| I go back and forth on this. A year ago, I was optimistic and I have had 1 case where RL fine tuning a model made sense. But while there are pockets of that, there is a clash with existing industry skills. I work with a lot of machine learning engineers and data scientists and here’s what I observe. - many, if not most MLEs that got started after LLMs do not generally know anything about machine learning. For lack of clearer industry titles, they are really AI developers or AI devops - machine learning as a trade is moving toward the same fate as data engineering and analytics. Big companies only want people using platform tools. Some ai products, even in cloud platforms like azure, don’t even give you the evaluation metrics that would be required to properly build ml solutions. Few people seem to have an issue with it. - fine tuning, especially RL, is packed with nuance and details… lots to monitor, a lot of training signals that need interpretation and data refinement. It’s a much bigger gap than training simpler ML models, which people are also not doing/learning very often. - The limited number of good use cases means people are not learning those skills from more senior engineers. - companies have gotten stingy with sme-time and labeling What confidence do companies have in supporting these solutions in the future? How long will you be around and who will take up the mantle after you leave? AutoML never really panned out, so I’m less confident that platforming RL will go any better.
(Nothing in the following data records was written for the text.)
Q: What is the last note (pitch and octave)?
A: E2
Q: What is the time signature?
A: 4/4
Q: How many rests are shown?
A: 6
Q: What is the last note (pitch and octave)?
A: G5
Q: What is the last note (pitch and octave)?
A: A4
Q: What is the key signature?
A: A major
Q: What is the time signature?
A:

The unfortunate reality is that companies are almost always willing to pay more for inferior products because it scales. Industry “skills” are mostly experience with proprietary platform products. Sure they might list “pytorch” as a required skill, but 99% of the time, there isn’t hardly anyone at the company that has spent any meaningful time with it. Worse, you can’t use it, because it would be too hard to support. |
More than once I've just done labeling "on my own time" - I don't know the subject as well but I have some idea what makes the neurons happy, and it saves a lot of waiting around.
I've found tuning large models to be consistently difficult to justify. The last few years it seems like you're better off waiting six months for a better foundation model. However, we have a lot of cases where big models are just too expensive and there it can definitely be worthwhile to purpose-train something small.